Stage 2: Venus fly traps. I wanted to move on stronger and focused. I did not want to be underestimated. I grew some teeth as I emotionally felt like a femme fatale. I mostly wore black in this period.

Stage 3: Prickly pears. I felt annoyed and irritable. Frustrated at the other person, and frustrated at myself. I felt stupid for emotionally opening myself up to this hurt, even though logically I knew that I had done nothing wrong. Things just didn't work out.

Stage 4: Yellow prickly pear flowers. I hoped that there was a point to all of this pain, and that it would result in an opportunity to grow. Perhaps, even into someone increasingly beautiful as a result of overcoming adversity and harsh circumstances.

Stage 5: Red spider lilies. I began working towards acceptance with what happened. I attempted to strike the balance between the sweet nostalgia and the sad, bitter memories that haunted me. The person became figuratively dead to me as this time, they abandoned me for good.

Part 2: "Restoration"

Acrylic paint on paper bag

32x33.5 in.

The last painting gave the perspective of looking downward into another space filled with carnivorous Venus fly traps, prickly pears, and spider lilies. In this companion piece, you are looking upward from within the pit with optimism for a brighter tomorrow. Celosia, birds of paradise, and dahlias are in immediate view, framed by the spider lilies from the past.

Task a:
Answer these questions about the painting description:
(i) Which stage is named for red spider lilies?
(ii) What color was worn most during Stage 2?
(iii) What medium was used for "Restoration"?
The text and the records are unrelated pieces of material.

Records to use:
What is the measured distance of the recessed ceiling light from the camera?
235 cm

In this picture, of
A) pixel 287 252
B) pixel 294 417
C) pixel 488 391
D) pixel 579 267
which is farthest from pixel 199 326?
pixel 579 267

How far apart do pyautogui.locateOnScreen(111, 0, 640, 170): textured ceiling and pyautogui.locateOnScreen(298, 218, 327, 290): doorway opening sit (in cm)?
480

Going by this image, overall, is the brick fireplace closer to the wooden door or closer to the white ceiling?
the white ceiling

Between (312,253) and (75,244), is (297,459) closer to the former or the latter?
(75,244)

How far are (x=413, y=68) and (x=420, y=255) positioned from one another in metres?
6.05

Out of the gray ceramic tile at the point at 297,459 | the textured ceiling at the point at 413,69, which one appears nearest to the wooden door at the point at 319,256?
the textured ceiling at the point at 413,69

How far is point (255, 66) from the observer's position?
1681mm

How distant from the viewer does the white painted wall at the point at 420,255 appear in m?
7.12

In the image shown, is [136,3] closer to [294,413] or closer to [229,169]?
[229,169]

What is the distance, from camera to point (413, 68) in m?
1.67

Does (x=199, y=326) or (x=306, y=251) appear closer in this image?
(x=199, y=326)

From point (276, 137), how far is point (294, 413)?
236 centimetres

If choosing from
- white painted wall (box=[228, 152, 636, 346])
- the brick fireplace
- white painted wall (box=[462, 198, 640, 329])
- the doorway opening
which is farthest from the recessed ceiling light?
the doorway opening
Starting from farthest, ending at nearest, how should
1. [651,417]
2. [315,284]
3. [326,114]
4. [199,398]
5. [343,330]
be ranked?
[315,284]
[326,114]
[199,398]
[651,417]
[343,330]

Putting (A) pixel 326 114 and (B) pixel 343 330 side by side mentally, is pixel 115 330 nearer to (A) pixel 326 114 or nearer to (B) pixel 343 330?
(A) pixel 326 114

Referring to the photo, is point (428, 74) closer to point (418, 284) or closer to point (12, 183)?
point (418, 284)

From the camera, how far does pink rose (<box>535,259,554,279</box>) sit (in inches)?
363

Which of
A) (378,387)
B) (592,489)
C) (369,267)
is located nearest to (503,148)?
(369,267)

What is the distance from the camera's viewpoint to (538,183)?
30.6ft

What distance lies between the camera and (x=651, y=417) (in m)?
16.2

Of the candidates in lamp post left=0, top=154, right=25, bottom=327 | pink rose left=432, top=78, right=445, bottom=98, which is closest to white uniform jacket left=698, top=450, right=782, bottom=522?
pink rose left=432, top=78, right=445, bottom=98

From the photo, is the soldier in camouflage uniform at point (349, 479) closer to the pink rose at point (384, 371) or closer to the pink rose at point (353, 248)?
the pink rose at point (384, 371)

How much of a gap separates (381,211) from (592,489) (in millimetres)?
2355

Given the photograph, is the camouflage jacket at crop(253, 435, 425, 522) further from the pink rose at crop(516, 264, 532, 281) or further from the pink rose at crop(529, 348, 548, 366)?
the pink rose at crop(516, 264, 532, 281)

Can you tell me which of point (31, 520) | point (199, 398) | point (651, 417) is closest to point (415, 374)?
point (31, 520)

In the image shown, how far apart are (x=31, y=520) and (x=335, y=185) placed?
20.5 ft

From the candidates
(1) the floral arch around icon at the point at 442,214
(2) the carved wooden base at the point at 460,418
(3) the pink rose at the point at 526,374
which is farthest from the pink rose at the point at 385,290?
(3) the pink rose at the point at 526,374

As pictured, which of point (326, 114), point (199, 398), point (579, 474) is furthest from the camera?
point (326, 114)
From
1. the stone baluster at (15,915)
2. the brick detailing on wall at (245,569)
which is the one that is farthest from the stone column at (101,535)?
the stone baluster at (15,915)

--

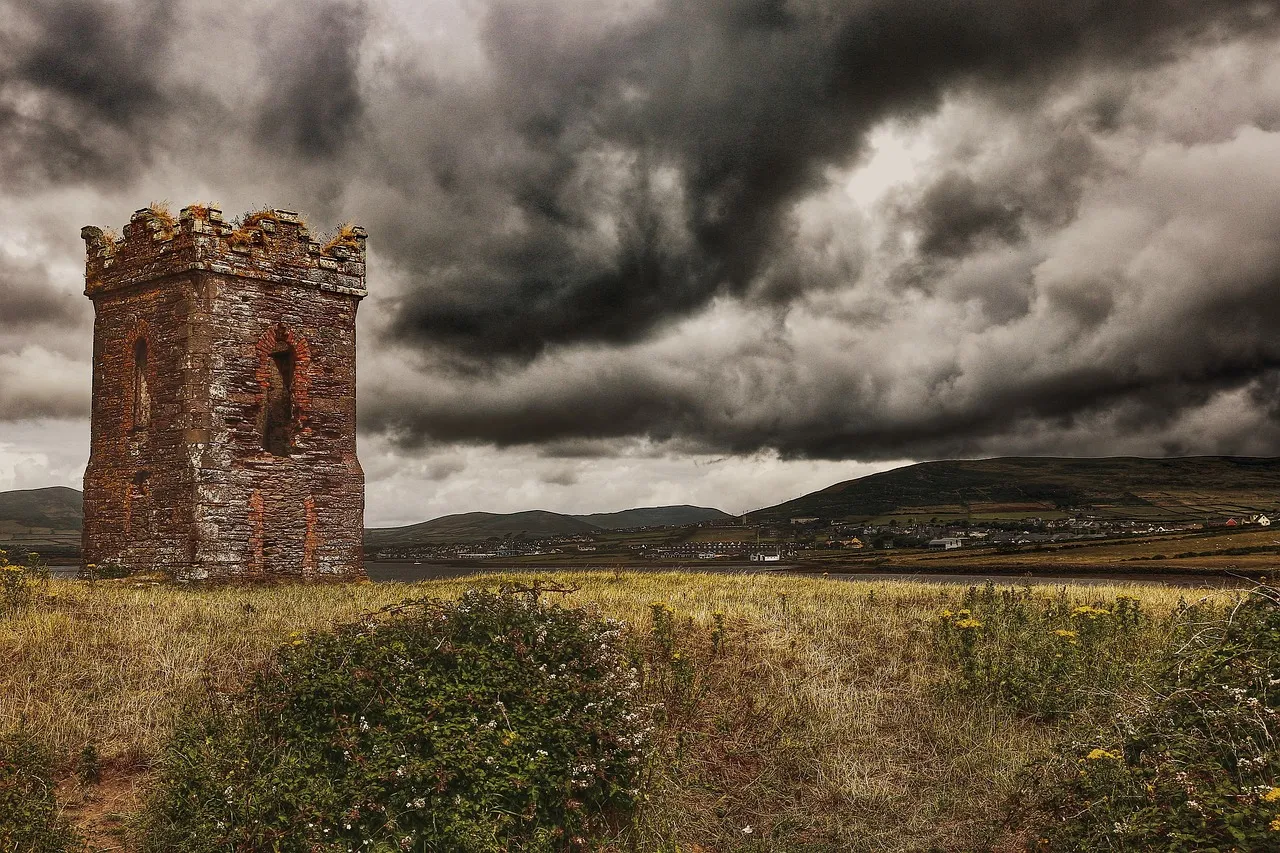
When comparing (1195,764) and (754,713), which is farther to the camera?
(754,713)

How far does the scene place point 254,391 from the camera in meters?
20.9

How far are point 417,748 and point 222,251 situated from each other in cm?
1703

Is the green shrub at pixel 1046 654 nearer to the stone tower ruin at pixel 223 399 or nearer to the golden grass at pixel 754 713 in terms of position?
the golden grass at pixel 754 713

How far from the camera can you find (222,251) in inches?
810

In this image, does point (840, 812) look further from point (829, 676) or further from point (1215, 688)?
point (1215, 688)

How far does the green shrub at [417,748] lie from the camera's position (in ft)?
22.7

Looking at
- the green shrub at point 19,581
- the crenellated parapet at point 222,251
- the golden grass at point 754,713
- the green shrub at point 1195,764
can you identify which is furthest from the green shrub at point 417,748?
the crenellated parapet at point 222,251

...

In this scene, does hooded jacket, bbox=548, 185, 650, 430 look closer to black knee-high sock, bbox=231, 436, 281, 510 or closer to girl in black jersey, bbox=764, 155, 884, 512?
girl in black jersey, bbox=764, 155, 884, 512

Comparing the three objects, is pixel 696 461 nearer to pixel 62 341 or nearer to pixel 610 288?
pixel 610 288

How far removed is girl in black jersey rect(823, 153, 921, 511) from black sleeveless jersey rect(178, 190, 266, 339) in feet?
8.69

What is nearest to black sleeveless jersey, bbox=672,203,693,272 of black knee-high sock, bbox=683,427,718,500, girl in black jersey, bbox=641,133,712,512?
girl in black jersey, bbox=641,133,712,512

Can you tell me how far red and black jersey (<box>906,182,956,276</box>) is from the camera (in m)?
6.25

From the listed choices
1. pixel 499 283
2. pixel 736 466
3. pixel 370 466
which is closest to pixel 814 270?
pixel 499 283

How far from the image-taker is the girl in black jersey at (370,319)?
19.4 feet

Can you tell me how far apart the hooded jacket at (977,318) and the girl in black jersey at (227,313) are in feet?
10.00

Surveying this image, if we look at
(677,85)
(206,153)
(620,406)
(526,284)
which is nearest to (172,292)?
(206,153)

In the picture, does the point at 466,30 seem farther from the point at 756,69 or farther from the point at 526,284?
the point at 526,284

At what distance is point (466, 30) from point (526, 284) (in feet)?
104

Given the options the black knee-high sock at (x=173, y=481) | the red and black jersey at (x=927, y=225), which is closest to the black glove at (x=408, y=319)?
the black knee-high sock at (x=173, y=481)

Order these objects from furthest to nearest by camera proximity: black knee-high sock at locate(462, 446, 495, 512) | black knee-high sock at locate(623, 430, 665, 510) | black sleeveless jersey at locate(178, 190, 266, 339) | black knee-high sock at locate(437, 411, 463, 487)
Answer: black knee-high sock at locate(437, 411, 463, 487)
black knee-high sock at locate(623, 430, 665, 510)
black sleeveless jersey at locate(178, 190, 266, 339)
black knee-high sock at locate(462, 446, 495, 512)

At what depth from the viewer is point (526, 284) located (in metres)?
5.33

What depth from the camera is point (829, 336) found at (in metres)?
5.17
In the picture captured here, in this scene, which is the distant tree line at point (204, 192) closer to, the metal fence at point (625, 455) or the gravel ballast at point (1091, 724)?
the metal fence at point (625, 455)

Task b:
Pull out each line of the records that contains the string "Given".

Exercise response a:
(i) Stage 5
(ii) Black
(iii) Acrylic paint on paper bag

Exercise response b:
Given the photograph, is the camouflage jacket at crop(253, 435, 425, 522) further from the pink rose at crop(516, 264, 532, 281) or further from the pink rose at crop(529, 348, 548, 366)?
Given the options the black knee-high sock at (x=173, y=481) | the red and black jersey at (x=927, y=225), which is closest to the black glove at (x=408, y=319)?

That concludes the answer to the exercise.